Mapping permafrost with airborne electromagnetics

Wednesday, 17 December 2014: 4:00 PM
Burke J Minsley1, Lyndsay B Ball1, Benjamin R. Bloss2, Andy Kass1, Neal Pastick3,4, Bruce D Smith1, Clifford I Voss5, David O Walsh6, Michelle A Walvoord1 and Bruce K Wylie7, (1)USGS, Denver, CO, United States, (2)USGS, Baltimore, MD, United States, (3)Stinger Ghaffarian Technologies Sioux Falls, Sioux Falls, SD, United States, (4)University of Minnesota Twin Cities, Department of Forest Resources, Minneapolis, MN, United States, (5)USGS California Water Science Center Menlo Park, Menlo Park, CA, United States, (6)Vista Clara Inc., Mukilteo, WA, United States, (7)USGS, EROS Data Center, Baltimore, MD, United States
Permafrost is a key characteristic of cold region landscapes, yet detailed assessments of how the subsurface distribution of permafrost impacts the environment, hydrologic systems, and infrastructure are lacking.
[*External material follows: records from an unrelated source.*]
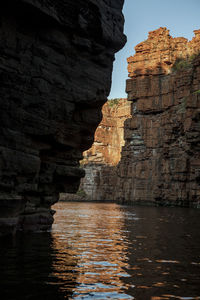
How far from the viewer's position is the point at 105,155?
155250 mm

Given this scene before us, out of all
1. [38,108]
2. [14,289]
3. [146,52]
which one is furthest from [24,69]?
[146,52]

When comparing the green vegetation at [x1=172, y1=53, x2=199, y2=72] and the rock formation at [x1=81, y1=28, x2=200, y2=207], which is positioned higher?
the green vegetation at [x1=172, y1=53, x2=199, y2=72]

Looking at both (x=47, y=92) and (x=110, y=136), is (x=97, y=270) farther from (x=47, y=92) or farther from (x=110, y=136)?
(x=110, y=136)

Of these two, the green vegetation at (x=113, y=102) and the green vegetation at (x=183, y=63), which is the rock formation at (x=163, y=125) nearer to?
the green vegetation at (x=183, y=63)

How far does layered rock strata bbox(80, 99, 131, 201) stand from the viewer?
146250mm

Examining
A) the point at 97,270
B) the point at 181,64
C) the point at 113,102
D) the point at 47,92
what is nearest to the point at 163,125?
the point at 181,64

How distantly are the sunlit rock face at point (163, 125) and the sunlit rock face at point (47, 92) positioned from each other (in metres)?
56.2

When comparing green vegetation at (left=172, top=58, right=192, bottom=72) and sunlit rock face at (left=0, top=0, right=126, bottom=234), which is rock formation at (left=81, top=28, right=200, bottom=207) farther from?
sunlit rock face at (left=0, top=0, right=126, bottom=234)

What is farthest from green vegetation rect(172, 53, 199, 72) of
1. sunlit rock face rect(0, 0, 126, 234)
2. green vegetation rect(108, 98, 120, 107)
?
green vegetation rect(108, 98, 120, 107)

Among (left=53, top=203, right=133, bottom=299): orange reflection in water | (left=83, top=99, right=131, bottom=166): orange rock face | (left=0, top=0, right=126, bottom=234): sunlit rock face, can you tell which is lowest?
(left=53, top=203, right=133, bottom=299): orange reflection in water

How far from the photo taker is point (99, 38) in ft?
67.5

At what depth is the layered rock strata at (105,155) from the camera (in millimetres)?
146250

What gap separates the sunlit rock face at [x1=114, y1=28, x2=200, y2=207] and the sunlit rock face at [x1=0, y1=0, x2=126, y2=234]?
5616 cm

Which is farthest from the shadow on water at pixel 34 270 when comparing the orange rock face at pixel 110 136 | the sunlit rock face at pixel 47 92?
the orange rock face at pixel 110 136
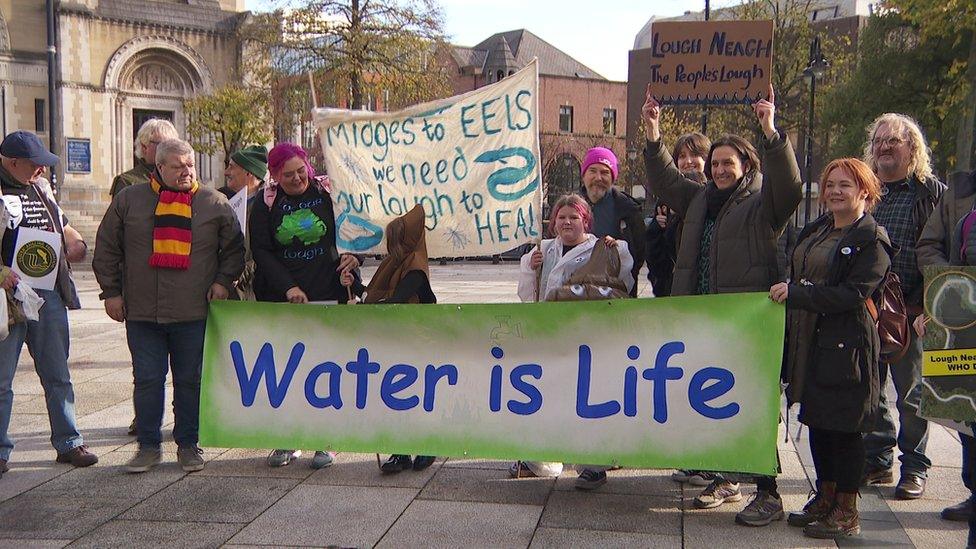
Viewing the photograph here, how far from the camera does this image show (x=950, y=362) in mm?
3904

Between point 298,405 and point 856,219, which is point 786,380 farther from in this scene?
point 298,405

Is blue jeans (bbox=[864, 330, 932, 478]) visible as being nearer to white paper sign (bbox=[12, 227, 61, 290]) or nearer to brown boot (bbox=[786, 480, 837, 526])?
brown boot (bbox=[786, 480, 837, 526])

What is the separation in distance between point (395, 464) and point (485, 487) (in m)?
0.59

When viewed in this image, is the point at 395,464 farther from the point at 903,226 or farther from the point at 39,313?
the point at 903,226

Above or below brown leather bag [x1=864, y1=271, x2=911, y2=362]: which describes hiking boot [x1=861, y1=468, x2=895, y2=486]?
below

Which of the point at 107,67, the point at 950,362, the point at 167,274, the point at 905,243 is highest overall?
the point at 107,67

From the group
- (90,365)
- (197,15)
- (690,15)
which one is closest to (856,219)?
(90,365)

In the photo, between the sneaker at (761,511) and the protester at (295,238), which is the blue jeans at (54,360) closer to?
the protester at (295,238)

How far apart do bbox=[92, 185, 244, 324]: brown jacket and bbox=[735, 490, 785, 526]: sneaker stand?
3.12 m

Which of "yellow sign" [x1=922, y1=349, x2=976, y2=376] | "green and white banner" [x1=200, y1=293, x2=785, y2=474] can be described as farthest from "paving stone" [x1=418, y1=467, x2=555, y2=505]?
"yellow sign" [x1=922, y1=349, x2=976, y2=376]

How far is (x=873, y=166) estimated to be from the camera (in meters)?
5.00

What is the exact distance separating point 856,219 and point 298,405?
9.81 feet

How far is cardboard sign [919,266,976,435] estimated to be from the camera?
3.85 meters

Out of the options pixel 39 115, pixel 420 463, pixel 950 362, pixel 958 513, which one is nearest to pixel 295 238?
pixel 420 463
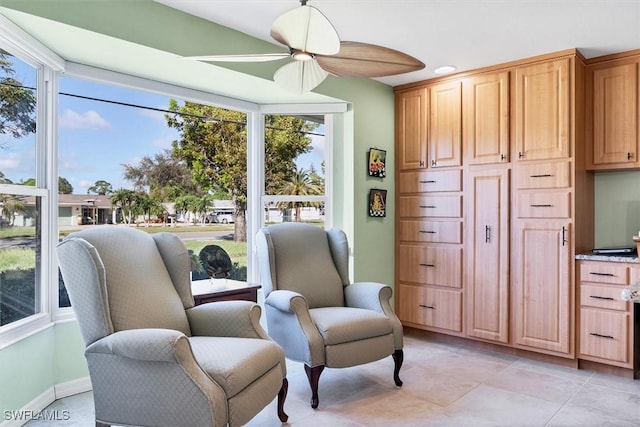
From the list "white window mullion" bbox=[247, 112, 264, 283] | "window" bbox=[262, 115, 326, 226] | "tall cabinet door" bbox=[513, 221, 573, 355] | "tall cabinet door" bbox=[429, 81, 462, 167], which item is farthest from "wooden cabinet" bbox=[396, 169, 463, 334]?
"white window mullion" bbox=[247, 112, 264, 283]

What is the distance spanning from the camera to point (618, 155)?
332cm

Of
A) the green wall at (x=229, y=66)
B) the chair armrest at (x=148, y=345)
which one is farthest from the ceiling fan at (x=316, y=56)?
the chair armrest at (x=148, y=345)

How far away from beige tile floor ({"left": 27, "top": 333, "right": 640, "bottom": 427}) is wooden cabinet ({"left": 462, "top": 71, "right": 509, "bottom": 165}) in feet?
5.45

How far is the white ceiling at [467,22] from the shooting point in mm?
2631

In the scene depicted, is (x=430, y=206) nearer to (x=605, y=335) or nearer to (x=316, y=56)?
(x=605, y=335)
Data acquired from several airborne electromagnetic (AEM) surveys in Alaska provide significant new insight into the spatial extent of permafrost over larger areas (hundreds to thousands of square kilometers) than can be mapped using ground-based geophysical methods or through drilling. We compare several AEM datasets from different areas of interior Alaska, and explore the capacity of these data to infer geologic structure, permafrost extent, and related hydrologic processes. We also assess the impact of fires on permafrost by comparing data from different burn years within similar geological environments. Ultimately, interpretations rely on understanding the relationship between electrical resistivity measured by AEM surveys and the physical properties of interest such as geology, permafrost, and unfrozen water content in the subsurface. These relationships are often ambiguous and non-unique, so additional information is useful for reducing uncertainty. Shallow (upper ~1m) permafrost and soil characteristics identified from remotely sensed imagery and field observations help to constrain and aerially extend near-surface AEM interpretations, where correlations between the AEM and remote sensing data are identified using empirical multivariate analyses. Surface nuclear magnetic resonance (sNMR) measurements quantify the contribution of unfrozen water at depth to the AEM-derived electrical resistivity models at several locations within one survey area. AEM surveys fill a critical data gap in the subsurface characterization of permafrost environments and will be valuable in future mapping and monitoring programs in cold regions.